# How old is too old?



## Goatherd (Sep 12, 2011)

Dogs i know.  Guard dogs I haven't a clue.  How old is too old for a guard dog to work or continue working?  Not to be vague, but I saw an ad for someone looking to place a 7 year old Pyr that is already a working sheep guard dog.  They also mention this dog is good with other dogs. livestock and poultry.
I gather they are disbanding their farm and want the dog to go to a farm where it would be cared for and continue working.
Any advice appreciated.


----------



## aggieterpkatie (Sep 12, 2011)

Well, I don't have any personal experience with LGDs but my friends adopted an older Pyr and he guarded until he was just too sore to get around anymore.  I'd say as long as the dog is healthy and comfortable he should be fine.


----------



## carolinagirl (Sep 13, 2011)

If nothing else, he could be very useful in training a younger pup.  He should have a few good years left in him.


----------



## Ms. Research (Sep 13, 2011)

carolinagirl said:
			
		

> If nothing else, he could be very useful in training a younger pup.  He should have a few good years left in him.

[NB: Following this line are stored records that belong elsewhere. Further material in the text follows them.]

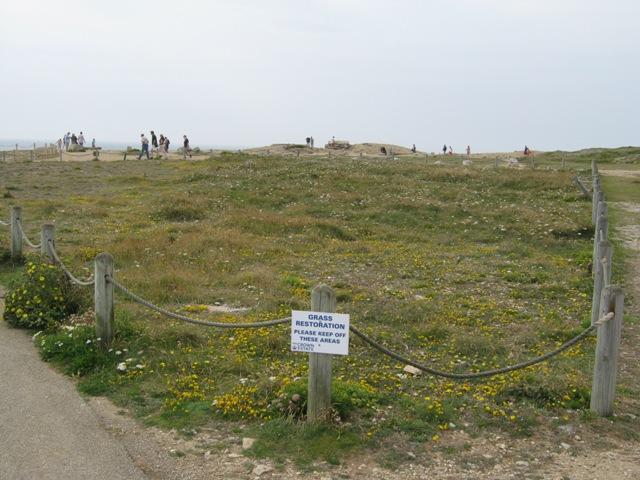 Crown Estate land undergoing grassland regeneration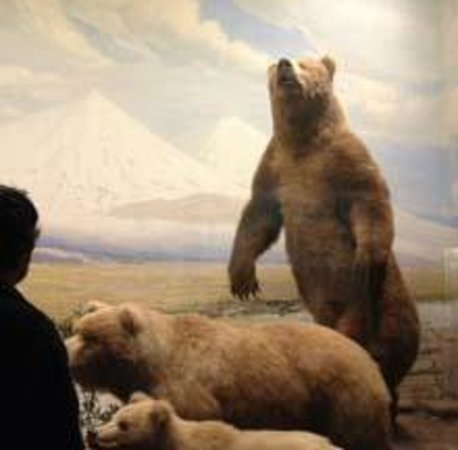 The Field Museum : Field Museum exhibit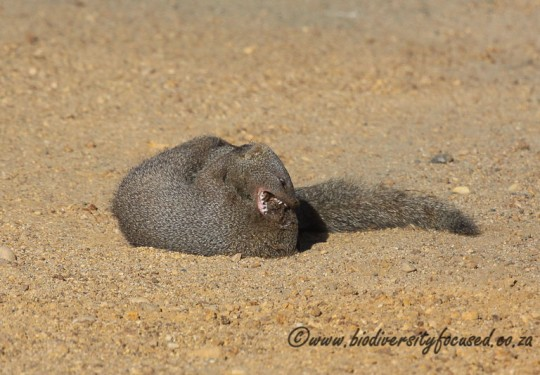 Small Grey Mongoose (Galerella pulverulenta) fight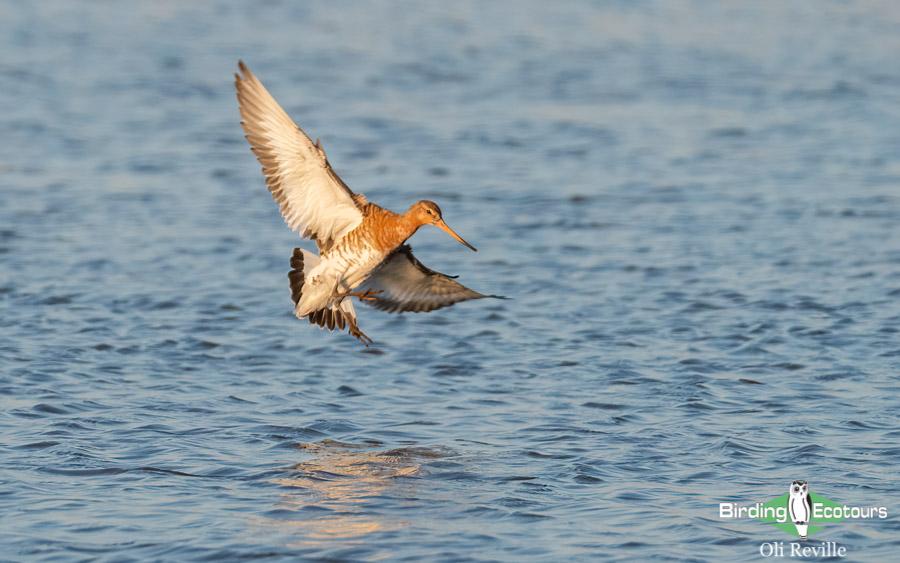 Suffolk birding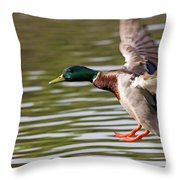 Mallard Landing Throw Pillow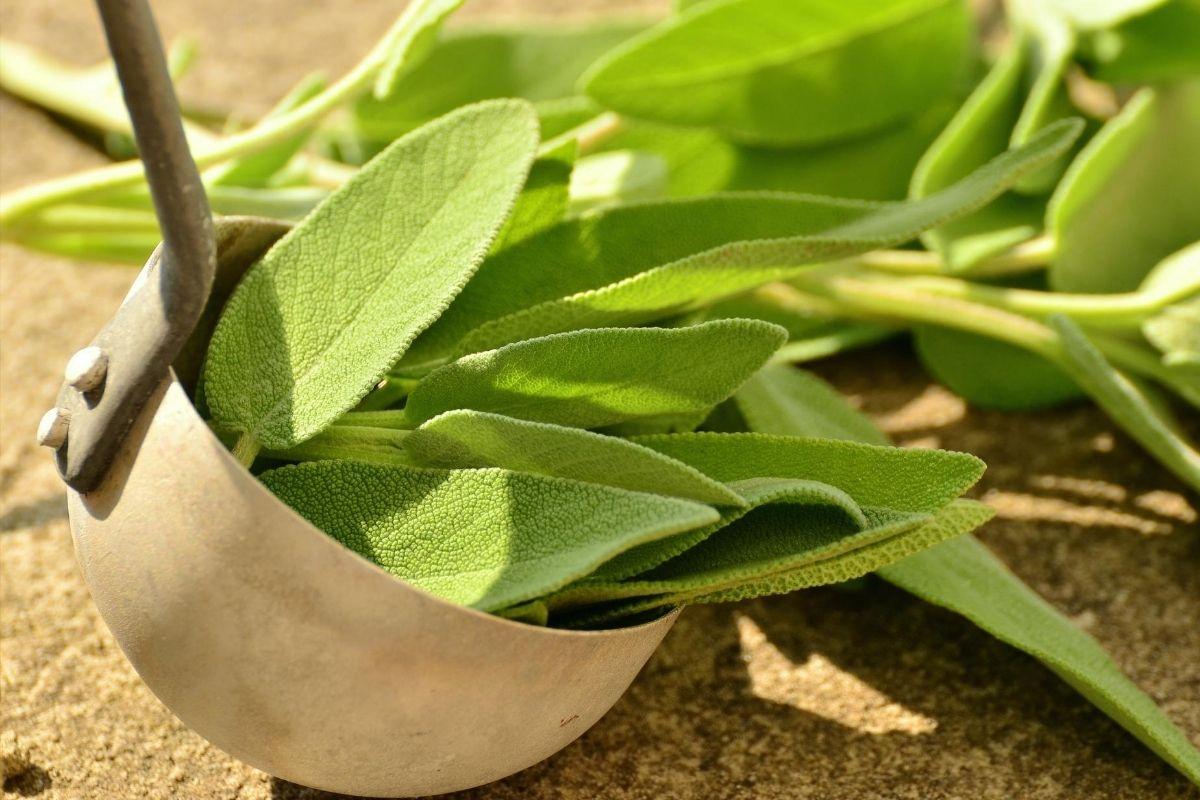 Binnen kruiden kweken: zo creëer je een mediterraanse binnentuin, salie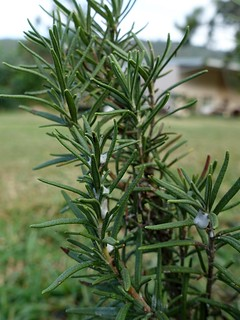 Rosemary: Spittlebugs   by Plant pests and diseases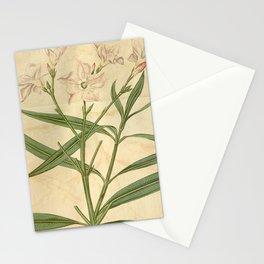 Flower 2032 nerium odorum carneum10 Stationery Cards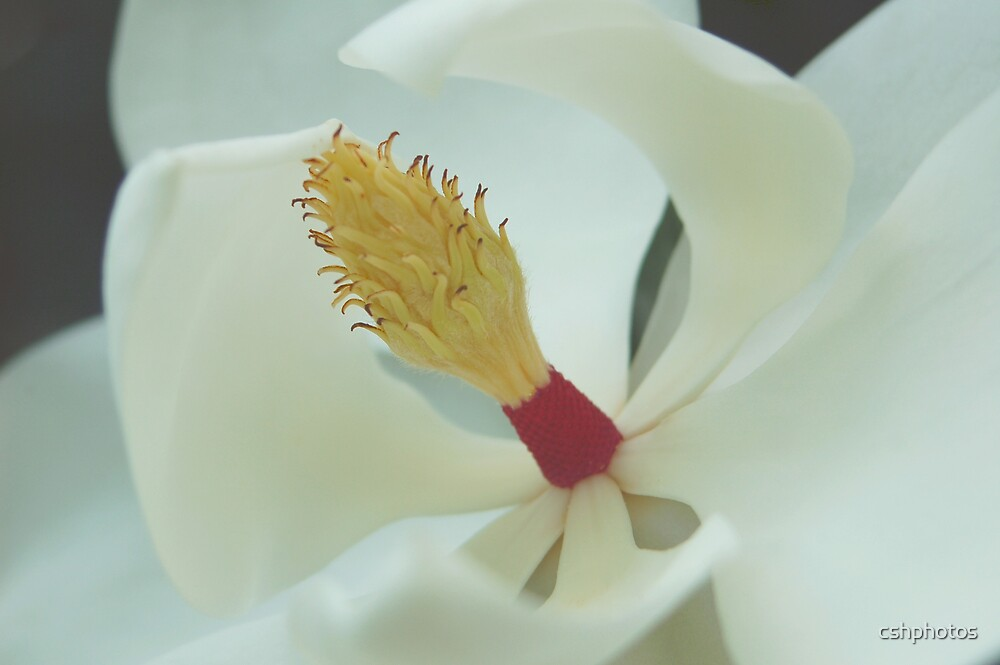 Magnolia Flower by cshphotos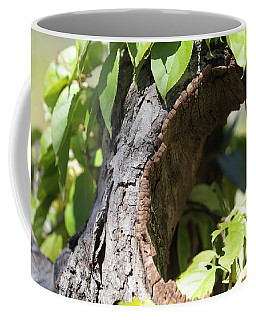 Hole Coffee Mug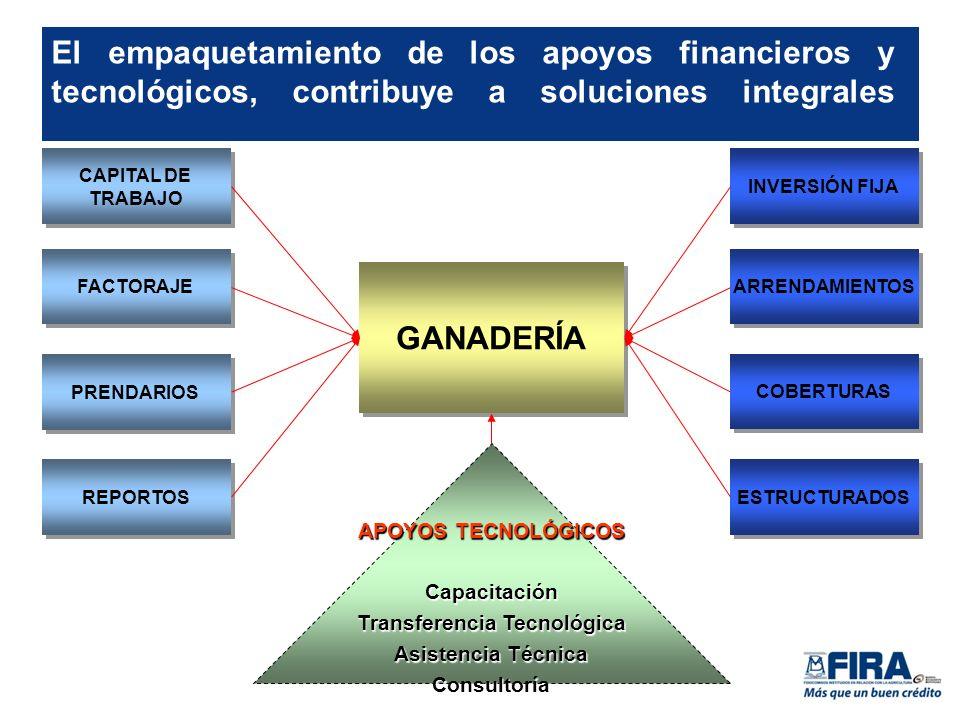 El empaquetamiento de los apoyos financieros y tecnológicos, contribuye a soluciones integrales CAPITAL DE TRABAJO FACTORAJE PRENDARIOS REPORTOS INVERSIÓN FIJA ARRENDAMIENTOS COBERTURAS ESTRUCTURADOS APOYOS TECNOLÓGICOS Capacitación Transferencia Tecnológica Asistencia Técnica Consultoría GANADERÍA
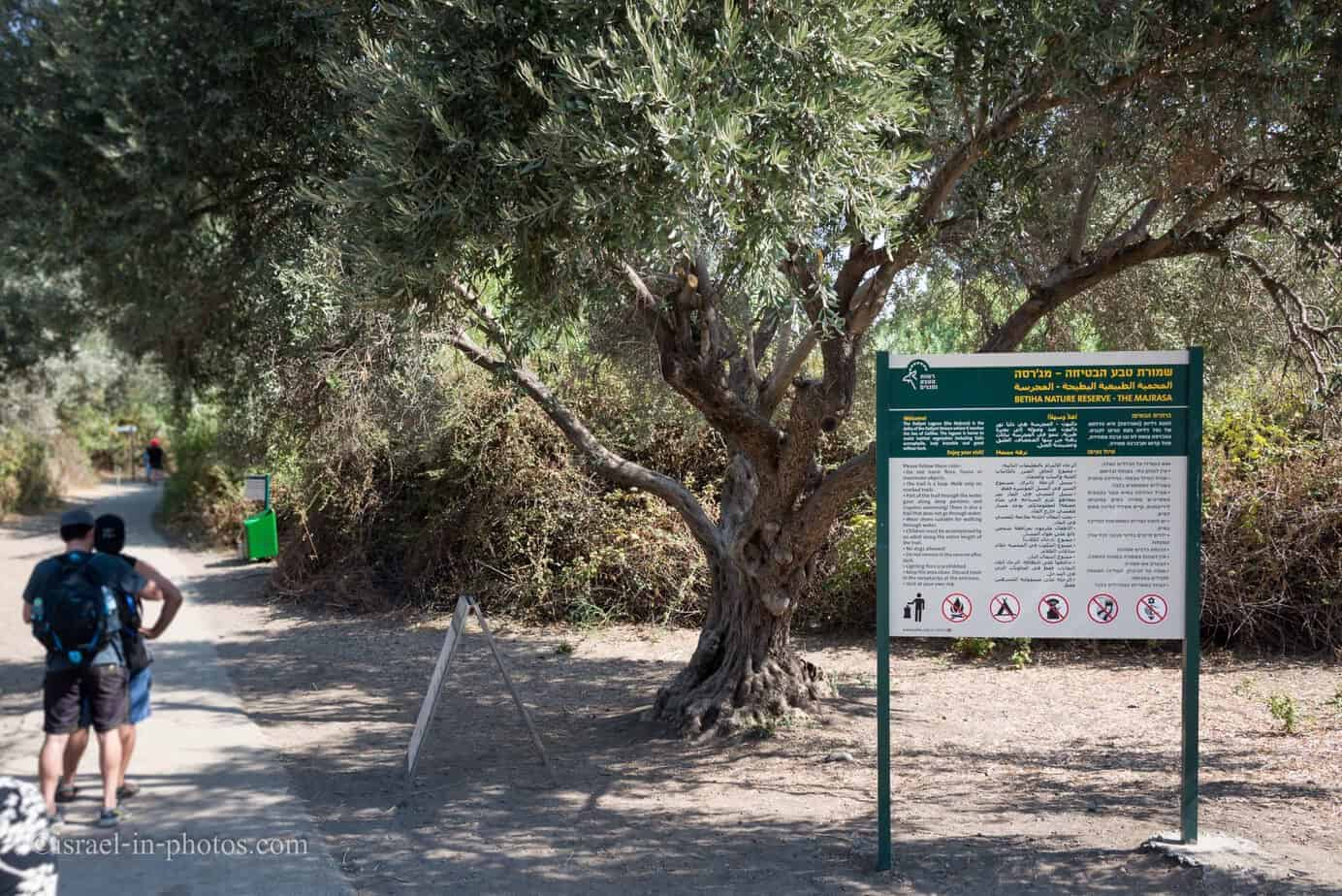 At Betiha Nature Reserve - The Majrasa, Israel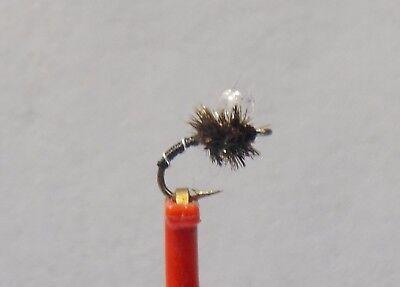 Zebra  Midge Emerger  Fly  (Black with Clear bead sz 24 ) HOT PATTERN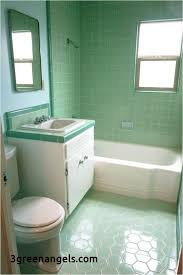 Light Green Bathroom Ideas Black And Pink Bathroom Ideas Alluring Light Green Bathroom Color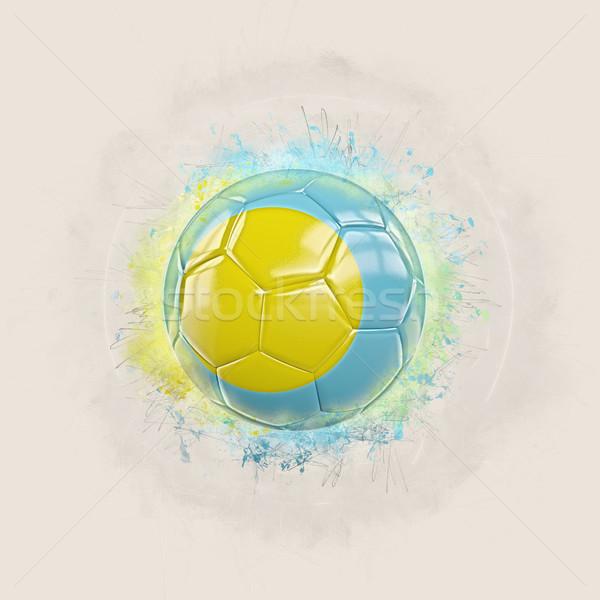 グランジ サッカー フラグ パラオ 3次元の図 世界 ストックフォト © MikhailMishchenko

X2.  What a mentor that older dog will be for that young pup.


----------



## The Old Ram-Australia (Sep 13, 2011)

G'day, at 7yrs he/she has lots of work left in it yet as long as its healthy and fed well,we had a Kelpie bitch that was still working at 15, even though she was quite deaf by the time she was 13 .When we had the goats we had Marama's and our dogs were in there middle teens when we retired them ........................T.O.R........................


----------



## bucknercrestfarm (Oct 12, 2011)

We took on a great pyr that was 12 he lived in the city all his life and his family couldnt bare watching him decline health wise. i brought him on the farm and with in the week he acted 10 years yonger he was the best livestock gardian ever! her lived with us 2 more years till we found him in his field he was a sleep and never woke up but i sware he was smiling


----------